There was another factor here that contributed to Chapman's demise: the spitball. Now banned, the spitball was formed when the pitcher spat on the ball to alter its path and make it tough to hit. Other techniques that accomplished the same thing were rubbing dirt on the ball or even cutting it up to the point that it would be destroyed by the end of the game. Mays himself was infamous for these practices — and for occasionally hitting batters. Regardless, it wasn't until Chapman collapsed that Mays realized the sound of the ball wasn't from hitting the bat but the head of the man who was bleeding from the ear.

Joaquim Agostinho

Imagine training your entire life for something spectacular and being so close to achieving what so many seek ⁠— only to have it all ruined at the last possible second because a single stray dog is on walking the street.

Portuguese cycling hero Joaquim Agostinho sadly didn't have to imagine. According to a team he rode for, Flandria Bikes, Agostinho was a six-time consecutive Portuguese biking champion who finished the Tour de France 12 of the 13 times he participated and had won numerous other accolades. But it all came to an abrupt, tragic end on April 30, 1984. Agostinho, then just 41 years old, was nearing the finish line of a race when a stray dog wandered onto the path. The Portuguese racer tried to swerve but couldn't, collided with the poor animal, and crashed into the pavement head first, suffering serious wounds. Memim Encyclopedia claims he actually got back on the bike afterward and even finished the race before undergoing surgery 10 hours later in Lisbon, Portugal's capital. But the injury was far more serious than he was willing to admit, and 10 days after fracturing his skull in the accident, he passed away (via The New York Times).

|Featured image by Miklog via Wikimedia Commons|Cropped and scaled|CC BY 3.0|

Jack Lovelock

Jack Lovelock was a husband, father of two little kids, and working as a medical professional by the time his 30s were coming to an end in 1949 (via New Zealand History). But most people — especially from his native New Zealand — remembered him as a record-breaking track and field pioneer and an Olympic hero who nabbed his home country its first-ever gold medal at the summer games.

By the mid-1930s, though, Jack Lovelock's career aspirations in medicine and several injuries — including chronic knee pain certainly traceable to his running career — forced him to hang up the sneakers once and for all. But the problems didn't stop. In the early 40s, for example, he fell from a horse, hit his head, and was unconscious for an astonishing two days, if not longer. Perhaps unsurprisingly after such an injury, dizziness and eyesight issues would plague Lovelock for the rest of the life he was lucky to still have — and would likely play a major role in his 1949 death.

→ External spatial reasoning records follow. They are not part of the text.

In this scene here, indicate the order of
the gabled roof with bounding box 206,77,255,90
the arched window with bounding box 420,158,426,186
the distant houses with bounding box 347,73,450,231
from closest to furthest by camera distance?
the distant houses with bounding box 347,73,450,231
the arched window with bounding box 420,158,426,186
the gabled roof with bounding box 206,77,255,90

According to New Zealand History, Lovelock was standing on a train platform just days before the end of the decade on December 28 when he called his wife, saying he felt too unwell to go to work. He would never make it home. Sick and dizzy, Lovelock fainted and fell onto the train tracks. Mercifully, the oncoming train killed him instantly.

Bill Masterton

Between the cold, the sharp skates, the fistfights, the speed of the players, and the hard surface they'd smack into if they fell, it's no surprise that hockey players deck out in layers upon layers of protective padding. And yet, in the 1960s, when Bill Masterton was playing, helmets were not a requirement (per ESPN).

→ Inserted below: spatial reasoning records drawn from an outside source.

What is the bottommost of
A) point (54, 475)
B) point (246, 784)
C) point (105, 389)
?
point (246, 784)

One fateful game, Masterton's skates got tangled up with the stick of an Oakland Seals player. He then lost his balance and tumbled into another player, who inadvertently knocked Masterton hard. The Minnesota North Stars center then fell backward and smashed his head on the unforgiving ice. "We watched his head bounce," said a fan who saw the tragedy from the stands, per ESPN. "He didn't move after that. It got deathly quiet." Fellow North Stars player André Boudrias said of the incident: "It sounded like a baseball bat hitting a ball. His eyes were gray at the time — it was like a horror picture. I knew he was done."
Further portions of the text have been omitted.